In the meantime Bud Turcotte was a senior finishing his final year as a Riviera Seahawk in Riviera, Texas about five or six miles north of the Turcotte "three story haunted house" at Sarita, Texas. I was still commuting from home in my freshman year at Texas A & I University in Kingsville. A & I stood for agriculture and industry where they had great programs for farming and ranching as well as civil and petroleum engineering. There were a lot of students there from Iran.

A couple of months into the spring semester I was driving down the street that led to the Administration building looking for a parking space. This particular street was actually just a long drive with a ten foot wide grassy median separating the lanes. Where the northbound lane reached the Administration building there was a large one way traffic circle around a very large fountain. The circle was about one hundred twenty feet in diameter including pavement, and the drive was wide enough for people to stop and left off or pick someone up at the front of the building. It was made so you could drive around and around the grassy circle with the fountain, but if the campus security saw you make a U-turn to go down the south drive lane, you would be pulled over. You were supposed to go all the way around to catch the south lane and head out from the Administration building.

As I was looking for a parking space, I glanced to my left to see if there were any empty spaces on the other side as I was not seeing anything in the northbound lane in front of me. I just happened to get a glance of a very tall lanky guy with a familiar gait walking south. I took a second look, then hollered "Hey Joe!" He stopped to look in my direction, then I yelled across the median that I was coming back around. He waited until I drove around the circle, and came back. There were no parking spaces, but I stopped in the road and rolled the window down. He came up to the car and said "What are you doing here?" I replied "I was going to ask you the same thing!"
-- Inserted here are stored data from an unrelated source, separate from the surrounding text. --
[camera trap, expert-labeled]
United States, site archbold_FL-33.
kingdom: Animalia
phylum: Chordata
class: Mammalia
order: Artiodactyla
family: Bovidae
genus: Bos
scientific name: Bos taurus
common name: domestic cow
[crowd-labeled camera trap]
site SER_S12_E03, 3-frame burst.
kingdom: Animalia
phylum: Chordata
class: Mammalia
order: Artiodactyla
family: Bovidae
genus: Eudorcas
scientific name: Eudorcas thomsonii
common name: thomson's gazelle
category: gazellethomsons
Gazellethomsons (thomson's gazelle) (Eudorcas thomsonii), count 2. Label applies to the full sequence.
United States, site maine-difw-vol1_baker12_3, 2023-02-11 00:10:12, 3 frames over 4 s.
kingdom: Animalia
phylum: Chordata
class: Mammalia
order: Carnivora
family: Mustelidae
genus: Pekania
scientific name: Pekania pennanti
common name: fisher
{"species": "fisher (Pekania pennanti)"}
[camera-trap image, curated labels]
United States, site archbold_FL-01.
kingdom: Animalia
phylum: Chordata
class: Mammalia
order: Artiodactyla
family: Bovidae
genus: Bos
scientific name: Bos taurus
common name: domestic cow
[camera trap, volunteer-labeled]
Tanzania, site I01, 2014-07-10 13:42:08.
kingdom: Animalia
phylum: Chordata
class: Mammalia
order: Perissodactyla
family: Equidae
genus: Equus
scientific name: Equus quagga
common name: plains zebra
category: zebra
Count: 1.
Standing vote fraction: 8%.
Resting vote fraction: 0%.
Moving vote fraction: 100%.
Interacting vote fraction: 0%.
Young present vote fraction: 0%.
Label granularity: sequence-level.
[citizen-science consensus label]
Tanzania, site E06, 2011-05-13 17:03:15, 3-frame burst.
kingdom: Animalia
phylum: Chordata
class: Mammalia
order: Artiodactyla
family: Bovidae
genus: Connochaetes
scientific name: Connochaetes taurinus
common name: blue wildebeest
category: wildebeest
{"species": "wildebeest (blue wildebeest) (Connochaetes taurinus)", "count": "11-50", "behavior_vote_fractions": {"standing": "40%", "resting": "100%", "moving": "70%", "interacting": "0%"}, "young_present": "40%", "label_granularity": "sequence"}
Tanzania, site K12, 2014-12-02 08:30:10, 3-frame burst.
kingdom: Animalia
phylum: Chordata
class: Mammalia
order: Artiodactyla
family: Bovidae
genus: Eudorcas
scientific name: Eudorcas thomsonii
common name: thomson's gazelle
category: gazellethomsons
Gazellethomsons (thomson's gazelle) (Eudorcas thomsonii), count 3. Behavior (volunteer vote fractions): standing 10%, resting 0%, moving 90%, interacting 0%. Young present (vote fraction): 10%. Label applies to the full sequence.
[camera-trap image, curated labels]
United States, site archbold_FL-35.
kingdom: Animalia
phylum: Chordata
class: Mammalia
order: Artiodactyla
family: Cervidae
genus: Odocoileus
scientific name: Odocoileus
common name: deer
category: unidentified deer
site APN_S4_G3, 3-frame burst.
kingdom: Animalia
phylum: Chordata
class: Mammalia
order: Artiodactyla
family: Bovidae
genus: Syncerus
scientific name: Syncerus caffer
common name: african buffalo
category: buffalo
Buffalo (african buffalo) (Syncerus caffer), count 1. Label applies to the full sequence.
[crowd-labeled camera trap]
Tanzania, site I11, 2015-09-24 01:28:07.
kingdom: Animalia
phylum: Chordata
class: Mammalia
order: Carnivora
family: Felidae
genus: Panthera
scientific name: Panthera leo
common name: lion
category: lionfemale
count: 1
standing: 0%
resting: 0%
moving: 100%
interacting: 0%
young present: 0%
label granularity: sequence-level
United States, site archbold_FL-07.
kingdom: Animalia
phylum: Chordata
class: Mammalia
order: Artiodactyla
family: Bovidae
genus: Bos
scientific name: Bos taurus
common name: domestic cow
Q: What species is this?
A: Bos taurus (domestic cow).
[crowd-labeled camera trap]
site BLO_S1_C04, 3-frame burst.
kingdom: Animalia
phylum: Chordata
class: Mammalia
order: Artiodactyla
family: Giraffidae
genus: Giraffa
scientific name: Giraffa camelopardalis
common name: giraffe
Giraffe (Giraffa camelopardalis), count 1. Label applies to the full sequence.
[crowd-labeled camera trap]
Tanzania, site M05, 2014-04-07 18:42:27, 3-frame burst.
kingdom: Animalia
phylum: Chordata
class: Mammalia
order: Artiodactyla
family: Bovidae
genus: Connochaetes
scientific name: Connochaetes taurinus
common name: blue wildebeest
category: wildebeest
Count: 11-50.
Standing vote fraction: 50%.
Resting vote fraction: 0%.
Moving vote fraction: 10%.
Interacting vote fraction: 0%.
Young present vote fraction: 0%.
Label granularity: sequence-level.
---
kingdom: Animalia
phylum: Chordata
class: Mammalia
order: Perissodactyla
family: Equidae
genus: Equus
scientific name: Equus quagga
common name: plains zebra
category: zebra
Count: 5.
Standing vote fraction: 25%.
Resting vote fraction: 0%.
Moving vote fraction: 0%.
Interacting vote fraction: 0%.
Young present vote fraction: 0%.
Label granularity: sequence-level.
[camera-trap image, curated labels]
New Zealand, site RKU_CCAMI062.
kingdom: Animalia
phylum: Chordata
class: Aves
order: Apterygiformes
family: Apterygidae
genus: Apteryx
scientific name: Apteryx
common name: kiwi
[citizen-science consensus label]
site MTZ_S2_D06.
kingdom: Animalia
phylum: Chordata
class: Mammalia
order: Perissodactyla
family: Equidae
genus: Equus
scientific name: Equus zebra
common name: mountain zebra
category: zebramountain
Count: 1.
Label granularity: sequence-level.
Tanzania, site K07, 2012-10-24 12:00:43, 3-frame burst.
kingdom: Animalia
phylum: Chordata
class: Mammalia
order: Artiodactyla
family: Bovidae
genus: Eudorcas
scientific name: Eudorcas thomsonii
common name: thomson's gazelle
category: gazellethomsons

In the weekend Joe Bowlder had just spent hunting with us in December just a few months earlier, neither one of us had talked about school. Joe didn't know I was a freshman at Texas A & I, and I didn't know he was a Sophomore who had transferred there for the spring semester. He got in the car and I took him to his apartment which was very close and within walking distance to the campus. We had a short visit as I had to get to class, but we both had a great feeling that we would now be able to spend more time together becoming friends and talking boat racing. It was one of those "cloud nine" moments as I headed to class. Not quite like meeting a new girl who would soon become a girlfriend, but close.